===== Document section

Medical Surgical Myocardial Infarction #1

Question

A client with coronary artery disease (CAD) requires education on risk factors that can be controlled or modified. Which of the risk factors will the nurse indicate that are controllable or modifiable?

Answers

  1. Gender, obesity, family history, and smoking
    • Rationale:

      This answer is not correct because gender and family history are not controllable or modifiable risk factors for CAD. The controllable or modifiable risk factors include stress, obesity, inactivity, diet (including alcohol intake), and smoking.

  2. Genetics, smoking, inactivity, and gender
    • Rationale:

      This answer is not correct because genetics and gender are not controllable or modifiable risk factors for CAD. The controllable or modifiable risk factors include stress, obesity, inactivity, diet (including alcohol intake), and smoking.

  3. Drinking alcohol, stress, gender, and smoking
    • Rationale:

      This answer is not correct because gender is not a controllable or modifiable risk factor for CAD. The controllable or modifiable risk factors include stress, obesity, inactivity, diet (including alcohol intake), and smoking.

  4. Obesity, inactivity, diet, and smoking
    • Rationale:

      This answer is correct because clients should be taught the controllable or modifiable risk factors for CAD, including stress, obesity, inactivity, diet (including alcohol intake), and smoking. This will help prevent the most common cause of CAD, atherosclerosis, which is the buildup of cholesterol and other substances that can narrow the arteries and decrease blood supply in the arteries.

Overview

Stress, obesity, inactivity, diet (including alcohol intake), and smoking. are controllable and modifiable risk factors for coronary artery disease (CAD). The nurse should educate the client regarding these factors.

==========
===== Listed entries

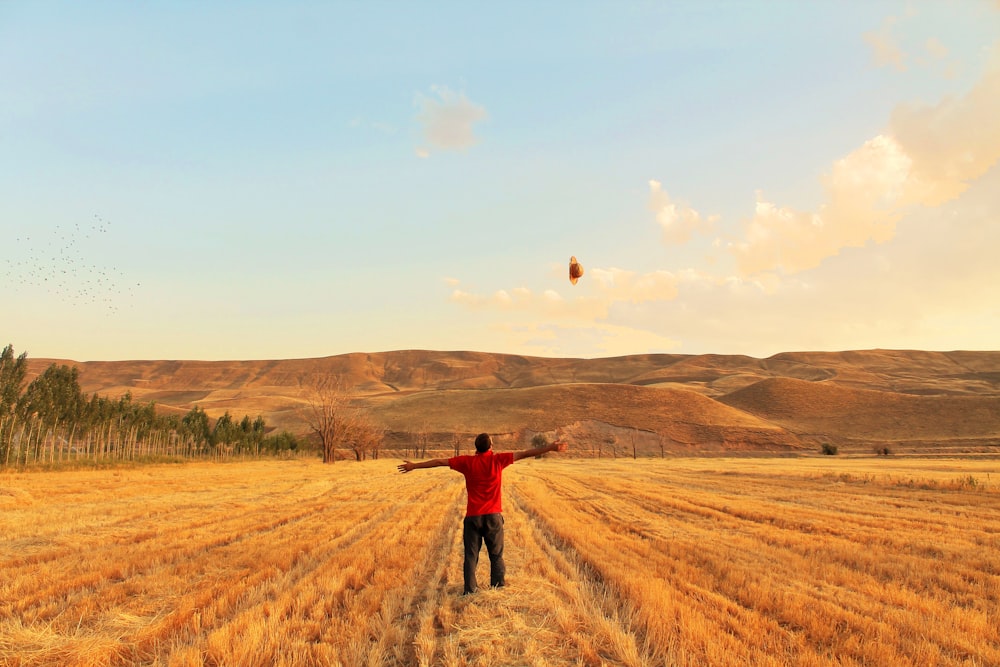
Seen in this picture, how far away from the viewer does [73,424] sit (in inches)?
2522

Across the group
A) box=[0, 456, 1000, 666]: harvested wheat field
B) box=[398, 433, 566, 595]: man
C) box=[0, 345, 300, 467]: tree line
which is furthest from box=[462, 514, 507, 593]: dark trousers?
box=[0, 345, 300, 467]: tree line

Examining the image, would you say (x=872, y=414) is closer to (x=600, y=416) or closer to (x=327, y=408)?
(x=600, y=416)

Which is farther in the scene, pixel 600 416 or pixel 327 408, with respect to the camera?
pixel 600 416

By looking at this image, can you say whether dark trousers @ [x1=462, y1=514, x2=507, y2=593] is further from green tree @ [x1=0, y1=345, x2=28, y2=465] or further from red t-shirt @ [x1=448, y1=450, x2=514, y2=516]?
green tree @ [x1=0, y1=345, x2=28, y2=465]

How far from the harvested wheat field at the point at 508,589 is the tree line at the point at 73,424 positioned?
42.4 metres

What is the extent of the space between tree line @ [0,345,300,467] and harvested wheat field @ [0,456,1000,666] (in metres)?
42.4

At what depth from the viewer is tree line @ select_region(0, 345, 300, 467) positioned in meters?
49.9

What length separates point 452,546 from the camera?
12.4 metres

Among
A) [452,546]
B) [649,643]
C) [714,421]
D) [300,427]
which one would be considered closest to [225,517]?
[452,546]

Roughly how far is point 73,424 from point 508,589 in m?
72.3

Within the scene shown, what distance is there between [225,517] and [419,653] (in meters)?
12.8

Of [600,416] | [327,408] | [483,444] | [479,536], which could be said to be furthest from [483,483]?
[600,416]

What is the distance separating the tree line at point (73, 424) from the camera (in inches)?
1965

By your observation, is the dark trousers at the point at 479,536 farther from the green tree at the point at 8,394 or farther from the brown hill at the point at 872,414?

==========

### Work task 1
List every controllable or modifiable risk factor for coronary artery disease that the myocardial infarction practice question names.
### Work task 2
Extend the myocardial infarction practice question past its last sentence.

### Response 1
Stress, obesity, inactivity, diet (including alcohol intake), and smoking.

### Response 2
Explanation

Learning Outcomes

Coronary artery disease (CAD) is caused by damaged or diseased coronary and other arteries. Atherosclerosis is the buildup of cholesterol and other substances that adhere to the cell wall may narrow arteries and affect arterial dilation and expansion due to the ability to carry blood supply resulting in coronary artery disease (CAD). Atherosclerosis in the arteries that causes plaque in the arteries can eventually occlude the artery and reduce or eliminate blood flow to the heart and other vessels. This blockage of blood flow to the heart can produce myocardial infarction that leads to death of myocardial tissue. Then that part of the heart does not function properly so the decreased ability to contract and move myocardial blood through the heart properly leads to heart failure. Clients should be taught the modifiable/controllable risk factors for CAD, including stress, obesity, inactivity, diet (including alcohol intake), and smoking.

Test Taking Tip

“Modifiable” risk factors are things the client has control over, such as smoking, poor diet, stress, and inactivity. “Non-modifiable” risk factors include things the client has absolutely no control over, such as family history, gender, and genetics.